Si sono pure trovate quantità rilevanti di grano, bestiame, e viveri, dove i devastatori, premuti dalla battaglia, avevano troppa fretta. E la gente della campagna si è rimessa al lavoro, volenterosa e paziente. Non può produrre molto: difettano le braccia, le semente, gli animali da tiro, le macchine agricole, divenute rottami disseminati sui campi. Ma il sentimento antibolscevico sorto, o risorto, in una gran parte della popolazione contadina davanti alla smisurata tragedia della loro terra straziata, è un elemento non trascurabile in una guerra antibolscevica.

Dice questa povera gente: “nessuna ferocia nemica ci avrebbe mai recato i danni, le perdite, le sofferenze ed i dolori che ci ha inflitto il nostro Governo. Il bolscevismo non protegge il popolo. Lo sfrutta o lo sacrifica per i suoi interessi. Ci ha fatto schiavi. Ci ha tolto Dio, il culto dei nostri morti, la speranza e il pane. In quale paese civile l’esercito, dovendo ritirarsi, distrugge le proprie città e condanna i loro abitanti alla morte per fame?”.

Andando verso l’Oriente, oltre il Donez, sulle steppe del Don, il sentimento anti-bolscevico, pavido e chiuso per una abitudine al terrore, diviene più profondo nella gente matura, che ricorda. Sulla carta topografica di questa ragione vi sono nomi di paesi che non esistono più. Furono rasi al suolo, e tutti i loro abitanti trucidati, dai bolscevichi nel 1934 per cancellare col ferro e col fuoco ogni traccia dell’antica organizzazione cosacca, sospetta di zarismo.

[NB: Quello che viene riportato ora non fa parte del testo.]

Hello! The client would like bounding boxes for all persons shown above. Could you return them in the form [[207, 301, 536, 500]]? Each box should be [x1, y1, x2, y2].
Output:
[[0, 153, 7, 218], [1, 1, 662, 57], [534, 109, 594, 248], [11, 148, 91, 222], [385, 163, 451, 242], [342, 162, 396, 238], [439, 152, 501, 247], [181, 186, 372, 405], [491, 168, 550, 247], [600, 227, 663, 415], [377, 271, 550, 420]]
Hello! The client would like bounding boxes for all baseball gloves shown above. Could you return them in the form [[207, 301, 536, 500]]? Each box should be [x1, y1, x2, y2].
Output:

Solo i giovani nati nel sovietismo rimangono ostili o dubitosi, educati come sono a ritenere la Russia il Paese più progredito, felice e invidiato del mondo. Domandano ingenuamente se gli italiani conoscono la luce elettrica. Sorridono quando vengono mostrate loro fotografie di città italiane e dicono, con aria furba: “Questa è propaganda, trucco, scenario cinematografico”.

Ma le chiese sono riaperte e affollate, si ritorna a festeggiare la domenica, e si vedono uomini e donne che si fanno il segno della croce passando davanti ai nostri cimiteri di guerra. Le icone sono ricomparse in molte case, e vi è una grande richiesta di immagini sacre nelle campagne.

Ritorniamo alla guerra.

La fine di settembre dell’anno scorso segnò dunque la data di un mutamento di tattica dei bolscevichi. Essi abbandonavano la difesa manovrata per attenersi ad un sistema di accanita resistenza su linee di capisaldi, dietro alla quale, nel settore meridionale del fronte, devastavano le regioni che il nemico avrebbe potuto occupare.

L’inverno si avvicinava, e i russi facevano assegnamento sul freddo mortale, che non può essere sopportato per molte ore all’aperto, per fermare l’invasione e intraprendere nelle condizioni più favorevoli per loro, una gigantesca e formidabile controffensiva.

La guerra di movimento non era riuscita ai bolscevichi nell’estate e nell’autunno, avrebbe avuto una grande probabilità di successo contro un nemico immobilizzato, inchiodato e parzialmente disarmato, dal gelo.